------ Selected excerpt
Leaves were grated in Mini-Beadbeater-1 tissue disruptor and afterwards treated with the Genomic Mini AX Plant SPIN kit (A&A Biotechnology) following the manufacturer’s protocols. The DNA fragments were amplified in a volume of 20 μL containing 20 mM (NH4)SO4, 50 mM Tris-HCl (pH 9.0 at 25 °C), 1.5 mM MgCl2, 1 μL BSA, 200 μM each dATP, dGTP, dCTP, dTTP, 1.0 μM of each primer, one unit of Taq polymerase (Euryx) and 10–20 ng of the DNA template. The reactions were performed under the following conditions: (1) initial denaturation—5 min. at a temperature of 94 °C; (2) denaturation—45 s at 94 °C; (3) annealing—50 s at 55 °C; (4) elongation—1.5 min at 72 °C; (5) final elongation—7 min. at 72 °C. Stages 2–4 were repeated 35 times. Finally, the amplification products were visualized on 2% agarose gel with GelView (Invitrogen™, Carlsbad, CA, USA) staining. Purified PCR products were sequenced in both directions using ABI BigDye 3.1 Terminator Cycle Kit (Applied Biosystems®, Foster City, CA, USA) with the same primers and then visualized using an ABI Prism 3130 Automated DNA Sequencer (Applied Biosystems®, Foster City, CA, USA). For the amplification and sequencing of rpoC1 and rpoC2 we used the primers from Royal Botanical Garden in Kew website [32]. Primers for rpoA and rpoB genes were designed with the use of chloroplast genome of Sezamum indicum, annotated as JN 637766.2 in the GenBank database [33]. The sequences of the applied primers are given in Table 3.
------------
------ Data
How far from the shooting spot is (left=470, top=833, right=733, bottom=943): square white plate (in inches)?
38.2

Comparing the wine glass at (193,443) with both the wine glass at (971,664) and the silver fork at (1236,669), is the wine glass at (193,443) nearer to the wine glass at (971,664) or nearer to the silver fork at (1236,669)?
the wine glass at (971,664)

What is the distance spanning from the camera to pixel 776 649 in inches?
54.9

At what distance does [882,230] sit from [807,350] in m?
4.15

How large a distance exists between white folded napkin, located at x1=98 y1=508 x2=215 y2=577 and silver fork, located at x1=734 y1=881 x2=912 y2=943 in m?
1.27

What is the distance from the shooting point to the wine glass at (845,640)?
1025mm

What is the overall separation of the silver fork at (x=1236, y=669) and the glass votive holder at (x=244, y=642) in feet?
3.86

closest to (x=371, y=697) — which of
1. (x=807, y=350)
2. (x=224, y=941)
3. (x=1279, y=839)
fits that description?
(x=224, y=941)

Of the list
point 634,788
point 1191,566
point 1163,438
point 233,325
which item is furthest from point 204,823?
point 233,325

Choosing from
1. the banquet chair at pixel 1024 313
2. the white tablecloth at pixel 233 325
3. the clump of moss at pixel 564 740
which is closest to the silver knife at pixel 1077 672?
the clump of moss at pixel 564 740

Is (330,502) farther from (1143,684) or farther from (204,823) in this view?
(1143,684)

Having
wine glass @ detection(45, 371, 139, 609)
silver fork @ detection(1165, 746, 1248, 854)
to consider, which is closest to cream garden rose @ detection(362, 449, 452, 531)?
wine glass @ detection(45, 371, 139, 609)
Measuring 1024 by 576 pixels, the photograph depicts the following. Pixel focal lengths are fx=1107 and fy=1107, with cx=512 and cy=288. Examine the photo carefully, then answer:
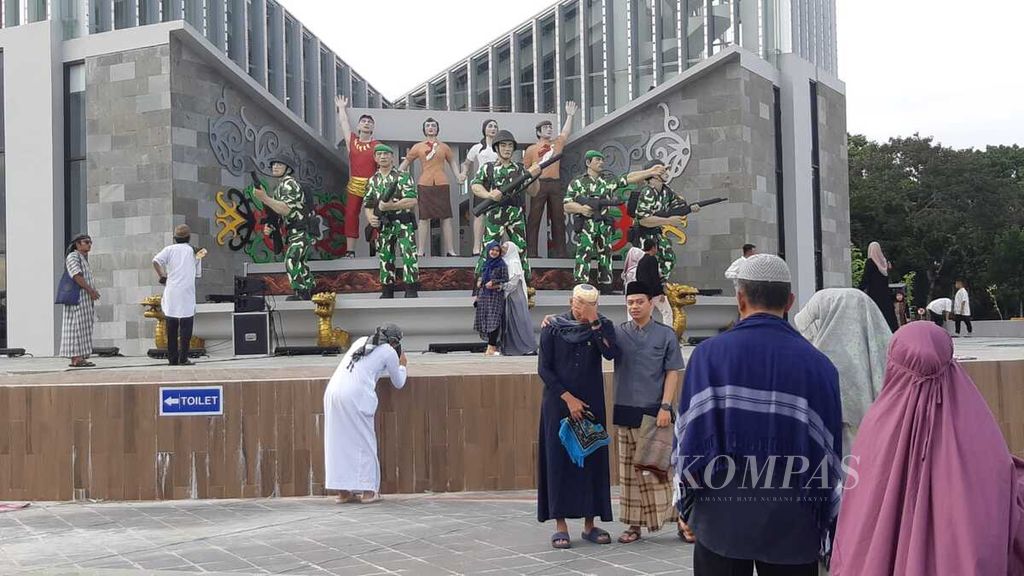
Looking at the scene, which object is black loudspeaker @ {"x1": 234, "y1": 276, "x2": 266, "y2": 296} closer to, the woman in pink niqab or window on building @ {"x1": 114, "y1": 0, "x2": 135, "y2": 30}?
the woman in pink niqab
------------
------ Data
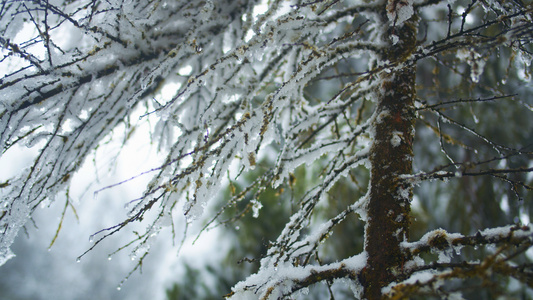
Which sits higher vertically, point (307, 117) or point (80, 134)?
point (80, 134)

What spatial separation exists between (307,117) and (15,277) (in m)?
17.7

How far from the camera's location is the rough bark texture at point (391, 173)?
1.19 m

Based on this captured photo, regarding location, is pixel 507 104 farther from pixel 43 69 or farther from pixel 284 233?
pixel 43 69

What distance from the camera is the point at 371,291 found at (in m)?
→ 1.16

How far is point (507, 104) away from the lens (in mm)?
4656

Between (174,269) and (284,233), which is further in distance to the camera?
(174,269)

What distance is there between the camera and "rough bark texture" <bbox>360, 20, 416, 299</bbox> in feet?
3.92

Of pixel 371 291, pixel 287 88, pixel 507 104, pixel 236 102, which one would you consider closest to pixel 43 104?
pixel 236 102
------------
Brief:
Answer these questions about the DNA amplification passage above, one line each:
1. Which kit was used to treat the grated leaves?
2. For how long and at what temperature was the annealing stage run?
3. The chloroplast genome of which plant was used to design the primers for the rpoA and rpoB genes?

Expected output:
1. The Genomic Mini AX Plant SPIN kit (A&A Biotechnology).
2. For 50 s at 55 °C.
3. Sezamum indicum, annotated as JN 637766.2 in the GenBank database.